**TRECHO DO TEXTO**.
▼▼▼
Marcelo destaca que essa nova postura do ISP viria ao encontro dos desafios lançados pelo próprio GIFE durante o Congresso de 2014, em que instigou os investidores sociais a pensar na importância de se correr riscos: “Se a gente quer transformar a sociedade tem que arriscar. E, quando pensamos em investimento em cidades, tem muita coisa que sabemos, mas muito também que não sabemos. Ou seja, temos a chance de acertar ou de errar. Por isso, a fala do GIFE convidando os associados a exercitarem o apetite para o risco, de uma maneira visionária, é algo muito importante. E o espaço das cidades é um laboratório maravilho para se fazer isso”, pontua o diretor.

E espaços para promover e incentivar essas iniciativas é o que não faltam, devido aos diversos problemas ainda enfrentados pelas metrópoles brasileiras. Muitos destes desafios estão analisados no “Caderno Mobilidade Urbana”, lançado pela Globo no mês de abril. A iniciativa faz parte do projeto ANDA_SP, que engloba ainda uma campanha para conscientizar pedestres e motoristas no trânsito e um seminário, promovido pelo Globo Universidade, em parceria com a Escola Politécnica da Universidade de São Paulo (SP), no dia 11 de abril, em São Paulo.

Na ocasião, diversos especialistas nacionais e internacionais que assinam os artigos da publicação, estiveram presentes no evento para debater a respeito dessa questão que é essencial para o presente e o futuro das metrópoles.

Beatriz Azeredo, diretora de Responsabilidade Social da Globo, destaca que a publicação é o quarto número da série Cadernos Globo. A proposta das edições é refletir sobre conteúdos gerados a partir das ações presenciais promovidas pela Globo. Já foram temas: Futuro do lixo, Subúrbios e identidades e Realismo mágico no século XXI.

A nossa ideia é sempre trabalhar os temas centrais do jornalismo em vários níveis, tanto com ações externas, como as campanhas, quanto na disseminação de conhecimentos, por meio de seminários e workshops. Neste caso, o jornalismo de São Paulo tem acompanhado de perto a questão das metrópoles e propôs uma série de reportagens sobre o tema para a cidade. Agora, decidimos aprofundar o debate discutindo o assunto em conjunto com especialistas”, comenta a diretora.

Desafios a enfrentar

Regina Meyer, professora da FAU (Faculdade de Arquitetura e Urbanismo da USP), destacou em sua palestra no evento que o crescimento de São Paulo foi tão significativo nos últimos anos que discutir a mobilidade urbana se tornou uma questão central. Com base nessa reflexão, a arquiteta e urbanista falou sobre o crescimento acelerado e desordenado das cidades em geral, que subverteu até a lógica da relação entre tempo e espaço.

As distâncias passaram a ser medidas mais pelo tempo que se gasta para ir de um ponto a outro do que propriamente pela distância física”. Regina ainda comentou que diariamente se deslocam para o centro da capital paulista um número de pessoas que equivale à população de países inteiros, como Honduras — que possui 7 milhões de habitantes.
▲▲▲
**TRECHOS DE DADOS**.
▼▼▼
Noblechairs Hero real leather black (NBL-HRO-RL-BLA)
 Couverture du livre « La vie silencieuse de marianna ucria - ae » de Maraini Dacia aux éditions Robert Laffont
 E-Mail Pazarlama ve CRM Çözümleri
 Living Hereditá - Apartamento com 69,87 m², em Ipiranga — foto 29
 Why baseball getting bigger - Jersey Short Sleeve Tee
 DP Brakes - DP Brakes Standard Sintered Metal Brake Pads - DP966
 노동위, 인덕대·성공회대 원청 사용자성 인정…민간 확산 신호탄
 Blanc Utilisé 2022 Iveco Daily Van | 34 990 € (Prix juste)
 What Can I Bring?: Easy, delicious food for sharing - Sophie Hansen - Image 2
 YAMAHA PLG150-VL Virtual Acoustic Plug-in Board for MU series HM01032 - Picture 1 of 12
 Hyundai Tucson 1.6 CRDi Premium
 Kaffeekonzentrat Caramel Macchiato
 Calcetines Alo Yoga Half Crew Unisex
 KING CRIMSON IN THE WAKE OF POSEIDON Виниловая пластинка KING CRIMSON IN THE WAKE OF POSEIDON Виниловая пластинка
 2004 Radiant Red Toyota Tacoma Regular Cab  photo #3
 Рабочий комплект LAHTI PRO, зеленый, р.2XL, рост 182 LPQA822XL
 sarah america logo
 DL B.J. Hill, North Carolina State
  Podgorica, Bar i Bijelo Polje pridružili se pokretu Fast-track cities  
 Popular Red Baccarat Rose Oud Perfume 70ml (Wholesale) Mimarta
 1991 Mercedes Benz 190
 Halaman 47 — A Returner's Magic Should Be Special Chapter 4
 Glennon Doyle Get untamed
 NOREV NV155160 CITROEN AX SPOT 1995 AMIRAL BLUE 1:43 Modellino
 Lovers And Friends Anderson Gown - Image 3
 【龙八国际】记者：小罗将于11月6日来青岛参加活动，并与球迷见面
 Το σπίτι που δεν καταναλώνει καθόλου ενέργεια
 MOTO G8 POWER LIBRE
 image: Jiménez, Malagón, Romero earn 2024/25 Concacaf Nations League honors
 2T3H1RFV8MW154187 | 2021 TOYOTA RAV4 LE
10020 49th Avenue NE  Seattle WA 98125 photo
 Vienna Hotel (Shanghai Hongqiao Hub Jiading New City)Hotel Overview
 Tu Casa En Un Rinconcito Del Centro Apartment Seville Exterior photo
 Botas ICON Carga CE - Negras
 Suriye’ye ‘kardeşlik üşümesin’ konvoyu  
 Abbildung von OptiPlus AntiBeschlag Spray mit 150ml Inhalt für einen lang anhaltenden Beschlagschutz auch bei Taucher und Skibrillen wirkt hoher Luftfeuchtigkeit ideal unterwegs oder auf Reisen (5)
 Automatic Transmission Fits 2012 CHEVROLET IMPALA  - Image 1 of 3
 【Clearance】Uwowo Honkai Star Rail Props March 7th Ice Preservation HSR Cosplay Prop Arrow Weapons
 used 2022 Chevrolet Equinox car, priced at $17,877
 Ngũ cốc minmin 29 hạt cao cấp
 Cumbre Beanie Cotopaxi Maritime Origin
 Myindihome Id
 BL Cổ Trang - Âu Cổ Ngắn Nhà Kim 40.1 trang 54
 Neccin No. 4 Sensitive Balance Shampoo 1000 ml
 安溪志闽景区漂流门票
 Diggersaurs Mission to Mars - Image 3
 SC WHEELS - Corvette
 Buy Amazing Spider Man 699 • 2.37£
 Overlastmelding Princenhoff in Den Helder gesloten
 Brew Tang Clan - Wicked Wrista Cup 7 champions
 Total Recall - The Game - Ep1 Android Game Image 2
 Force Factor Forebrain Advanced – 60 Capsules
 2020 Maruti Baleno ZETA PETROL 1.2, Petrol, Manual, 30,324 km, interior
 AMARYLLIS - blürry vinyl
▲▲▲
**TAREFAS**.
1 - Segundo o texto sobre mobilidade urbana, em que data e em que cidade aconteceu o seminário do projeto ANDA_SP?
2 - Prolongue o texto sobre mobilidade urbana a partir da última frase.

**RESPOSTAS**.
1 - No dia 11 de abril, em São Paulo.

2 -
Os pesquisadores Claudio Barbieri e Hugo Yoshizaki no artigo publicado no caderno, explicam que o crescimento econômico no Brasil nos últimos anos, com o aumento do emprego e a redução das taxas de juros, vem permitindo que mais e mais pessoas consigam adquirir automóveis, muitas vezes em busca de mais conforto do que o proporcionado especialmente pelos ônibus, responsáveis por 85% das viagens no transporte público.

A consequência disso tem sido o aumento das viagens por automóvel. Na região metropolitana de São Paulo, elas chegaram a 12,6 milhões por dia em 2012, pouco mais que os 12,5 milhões de deslocamentos por ônibus, segundo pesquisa sobre mobilidade realizada pelo Metrô de São Paulo. Em outras palavras, atualmente mais de uma em cada duas pessoas usa o carro em vez de transporte público.

O reflexo pode ser visto no dia a dia dos cidadãos. Andréa Leal, consultora de políticas públicas do Banco Mundial, apresentou durante o evento um levantamento na cidade de São Paulo que indica que mais de 31% das pessoas que estão dirigindo seus carros estão sozinhas, no horário de pico. Na área da Avenida Berrini, segundo ela, esse número sobe para 53%. “Por este motivo, decidimos realizar uma ação com empresas e funcionários da região pela qual foram apresentadas propostas e soluções para amenizar o problema de tráfego, como o desestímulo ao uso de automóveis”, contou.

A diretora de Responsabilidade Social da Globo, inclusive, disse que a pesquisa apresentada por Andréa motivou novas conversas da empresa com a consultora, a fim de inserir o tema internamente na companhia. “Hoje não temos mais como pensar em sustentabilidade sem discutir mobilidade urbana. Estamos todos nesta mesma agenda”, ressalta.

A busca por soluções

Desestímulo ao uso do automóvel, estímulo ao transporte não motorizado, construção de ciclovias e a integração do uso do solo e transportes. Essas são algumas iniciativas que estão sendo fomentadas em diversas cidades a fim de ajudar a superar os desafios da mobilidade urbana.

Mas, para que elas possam ser efetivas, Marcelo Furtado destaca a importância das ações serem promovidas em conjunto, agregando conhecimentos e recursos de diversos parceiros. Essa é, inclusive, a proposta da Rede Latinoamericana por Cidades e Territórios Justos, Democráticos e Sustentáveis.

Se queremos mesmo criar um setor vibrante de transformação é essencial concentrar um coletivo de recursos. Hoje, vemos a sociedade civil organizada como forte colaboradora no desenho das mudanças e institutos e fundações no apoio ao financiamento destas iniciativas. Precisamos unir isso e dar escala às boas experiências”, ressalta.

De acordo com o diretor do Instituto Arapyaú – apoiador do Programa Cidades Sustentáveis, há um grande nicho de investimento na área de mobilidade urbana e uma intensa mobilização da academia, do setor público e dos próprios cidadãos sobre a urgência em criar soluções para a questão da mobilidade urbana.

No entanto, diante do tamanho dos desafios ainda a serem enfrentados, é preciso investir muito mais. Em sua opinião, mais do que criar soluções únicas para todo o país – que dificilmente serão adequadas a todas as realidades, devido à diversidade do Brasil – o ideal é direcionar os esforços para o universo dos próprios municípios.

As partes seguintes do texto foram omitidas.